Nature morte aux papillons, Lorenzo Cecchi, Éd. Le castor astral, 2012

Vincent est un jeune homme qui vit à Bruxelles, dans les années 70. Étudiant, il se retrouve coincé entre une famille qui lui demande de l'attention, son père étant au plus mal, et Carine sa fiancée qui l'envahit, le protège alors qu'il ne rêve que de liberté. Trop couard ou par peur de faire du mal à ses proches, il ne prend aucune décision, ne rompt pas avec Carine pour qui pourtant il n'a qu'affection, quand elle envisage le mariage. Il passe du temps avec Nedad, un artiste yougoslave à jouer aux échecs. Un jour, Suzanne entre dans sa vie. Suzanne et sa notion toute particulière de l'amour.

Voici un roman que j'ai choisi dans la liste de Dialogues Croisés au hasard, sur le thème et parce que j'aime bien faire des découvertes, et aussi parce que j'ai déjà lu un ou deux livres de cet éditeur et que j'aime bien son nom, Le Castor Astral. Que des arguments objectifs ! Je reçois à la maison (Merci Caroline) les épreuves non corrigées, et en les ouvrant, quelle ne fut pas ma surprise de voir que "Cet ouvrage de la collection "Escales des lettres" est publié sous la direction de Francis Dannemark" (p.2). Et oui, le Francis Dannemark dont j'ai adoré le dernier roman : La véritable vie amoureuse des mes amies en ce moment précis. Nous étions donc fait pour nous rencontrer. Je me suis dit que s'il dirigeait cette collection, ce livre de Lorenzo Cecchi devait être bien. Je partais donc avec un a priori positif. A priori confirmé par la lecture. Mais on est loin du roman de F. Dannemark : aucune ressemblance.

C'est un roman qui parle de la difficulté de s'engager, de trouver la bonne personne avec qui construire sa vie. Celui d'une génération sans doute déboussolée par mai 68 et la révolution sexuelle des années qui suivirent (je dis, ça parce que je l'ai lu, moi, j'étais trop petit, né en 1966 !). Ce qui est intéressant c'est que l'auteur fait de ses héros masculins des êtres faibles, en plein questionnements, pas franchement matures ni prêts à affronter la vie (mesdames, ça doit vous faire sourire qu'un homme ne réalise cet état de fait que maintenant, ce qui abonde dans le sens de l'immaturité dont je parle plus haut). C'est la femme qu'elle soit Carine, celle qui protège, celle qui materne ou qu'elle soit Suzanne, celle sur laquelle Vincent fantasme, la femme fatale, sexuée, qui est libre et qui décide de sa vie.

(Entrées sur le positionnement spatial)
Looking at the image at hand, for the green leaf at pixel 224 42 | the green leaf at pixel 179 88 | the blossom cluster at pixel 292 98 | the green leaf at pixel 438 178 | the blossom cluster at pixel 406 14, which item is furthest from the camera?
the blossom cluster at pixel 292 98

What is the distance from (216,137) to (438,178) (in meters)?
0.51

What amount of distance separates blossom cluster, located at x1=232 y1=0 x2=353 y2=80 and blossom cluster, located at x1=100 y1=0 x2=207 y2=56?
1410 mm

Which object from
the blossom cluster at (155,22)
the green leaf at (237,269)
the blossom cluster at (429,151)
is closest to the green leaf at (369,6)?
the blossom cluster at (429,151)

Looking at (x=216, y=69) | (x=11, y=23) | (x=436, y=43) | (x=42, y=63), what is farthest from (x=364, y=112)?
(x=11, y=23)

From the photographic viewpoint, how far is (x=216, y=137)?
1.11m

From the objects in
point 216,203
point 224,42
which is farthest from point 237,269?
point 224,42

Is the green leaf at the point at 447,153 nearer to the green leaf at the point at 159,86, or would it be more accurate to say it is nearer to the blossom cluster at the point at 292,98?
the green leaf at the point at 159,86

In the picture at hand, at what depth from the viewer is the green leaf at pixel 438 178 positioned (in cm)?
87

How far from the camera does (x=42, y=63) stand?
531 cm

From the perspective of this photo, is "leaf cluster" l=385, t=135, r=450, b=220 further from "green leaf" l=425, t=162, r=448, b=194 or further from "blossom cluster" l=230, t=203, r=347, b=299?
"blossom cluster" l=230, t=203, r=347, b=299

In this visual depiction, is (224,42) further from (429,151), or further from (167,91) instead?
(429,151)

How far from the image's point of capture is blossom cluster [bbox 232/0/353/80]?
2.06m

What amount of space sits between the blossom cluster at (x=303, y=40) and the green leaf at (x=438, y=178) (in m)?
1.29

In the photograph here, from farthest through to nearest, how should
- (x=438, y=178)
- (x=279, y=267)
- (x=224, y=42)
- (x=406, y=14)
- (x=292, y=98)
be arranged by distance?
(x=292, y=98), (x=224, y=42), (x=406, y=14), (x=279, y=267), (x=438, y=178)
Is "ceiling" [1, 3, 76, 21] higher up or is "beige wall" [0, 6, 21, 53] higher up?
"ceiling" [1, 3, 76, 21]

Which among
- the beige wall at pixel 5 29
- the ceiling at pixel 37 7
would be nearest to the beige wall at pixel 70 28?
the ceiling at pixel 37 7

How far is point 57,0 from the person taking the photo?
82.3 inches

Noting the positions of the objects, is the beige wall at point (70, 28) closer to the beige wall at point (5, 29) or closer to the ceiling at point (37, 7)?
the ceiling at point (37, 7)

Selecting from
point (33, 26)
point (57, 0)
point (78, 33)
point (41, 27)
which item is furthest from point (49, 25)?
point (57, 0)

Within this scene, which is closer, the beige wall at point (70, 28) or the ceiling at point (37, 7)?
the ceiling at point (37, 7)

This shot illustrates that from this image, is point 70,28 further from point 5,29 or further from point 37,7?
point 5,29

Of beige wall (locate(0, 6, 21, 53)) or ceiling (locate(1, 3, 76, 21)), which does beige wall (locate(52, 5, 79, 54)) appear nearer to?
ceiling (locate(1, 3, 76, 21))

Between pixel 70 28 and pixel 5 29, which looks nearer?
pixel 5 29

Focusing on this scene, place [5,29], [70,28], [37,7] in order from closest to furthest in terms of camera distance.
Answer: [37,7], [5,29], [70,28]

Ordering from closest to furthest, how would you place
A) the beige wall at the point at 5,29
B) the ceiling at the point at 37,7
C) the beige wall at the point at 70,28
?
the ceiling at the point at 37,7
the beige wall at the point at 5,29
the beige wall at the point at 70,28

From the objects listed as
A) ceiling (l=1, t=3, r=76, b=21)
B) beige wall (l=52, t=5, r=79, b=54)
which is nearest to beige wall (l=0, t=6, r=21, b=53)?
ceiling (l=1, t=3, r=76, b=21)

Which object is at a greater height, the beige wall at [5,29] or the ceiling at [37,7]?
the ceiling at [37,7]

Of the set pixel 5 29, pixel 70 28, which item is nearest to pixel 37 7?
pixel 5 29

__CONSIGNES__:
A. Recopiez un passage de la critique de « Nature morte aux papillons » en commençant aux mots « C'est un roman » et en vous arrêtant après « décide de sa vie. ».
B. Répondez aux questions suivantes à partir de la critique de « Nature morte aux papillons ».
(i) Dans quelle ville vit Vincent ?
(ii) Quelle est la nationalité de Nedad ?
(iii) Sous la direction de qui la collection « Escales des lettres » est-elle publiée ?
C. Reprenez la critique de « Nature morte aux papillons » et poursuivez-la à partir de sa dernière phrase.

__RÉPONSES__:
A.
C'est un roman qui parle de la difficulté de s'engager, de trouver la bonne personne avec qui construire sa vie. Celui d'une génération sans doute déboussolée par mai 68 et la révolution sexuelle des années qui suivirent (je dis, ça parce que je l'ai lu, moi, j'étais trop petit, né en 1966 !). Ce qui est intéressant c'est que l'auteur fait de ses héros masculins des êtres faibles, en plein questionnements, pas franchement matures ni prêts à affronter la vie (mesdames, ça doit vous faire sourire qu'un homme ne réalise cet état de fait que maintenant, ce qui abonde dans le sens de l'immaturité dont je parle plus haut). C'est la femme qu'elle soit Carine, celle qui protège, celle qui materne ou qu'elle soit Suzanne, celle sur laquelle Vincent fantasme, la femme fatale, sexuée, qui est libre et qui décide de sa vie.

B.
(i) À Bruxelles.
(ii) Il est yougoslave.
(iii) Sous la direction de Francis Dannemark.

C.
Vincent s'interroge tout au long du livre (ça peut parfois être un tout petit peu long sur la première partie, ça ne l'est pas sur la seconde). Ses hésitations sont argumentées, il ne prendra aucun risque : trop cérébral, le jeune homme ! Trop renfermé ; parfois, comme dans l'extrait qui suit, je me suis revu à 18/20 ans (maintenant, ça va mieux -quoique...- l'âge venant la personnalité s'affirme, mais dans une foule, je fais souvent -volontairement- "tapisserie" : 

"La foule -quelques personnes- agit sur moi comme un astringent ; je me recroqueville, m'auto-avale, me fais le plus petit possible jusqu'à ce que ma présence sorte du monde sensible. Faire partie d'un groupe, quel qu'il soit, me met mal à l'aise : je ne sais vraiment pas comment me comporter pour être "dans la ligne du parti"." (p.34/35)

Je le disais un peu plus haut, là où la première partie souffre de quelques longueurs, la seconde en est exempte. Celle-ci se déroule une petite dizaine d'années plus tard, à la trentaine. Vincent apparaît toujours désabusé : il revoit, après une longue absence, Nedad et Suzanne. Mais je ne vous en dirai pas plus, je laisse le suspense s'immiscer en vous.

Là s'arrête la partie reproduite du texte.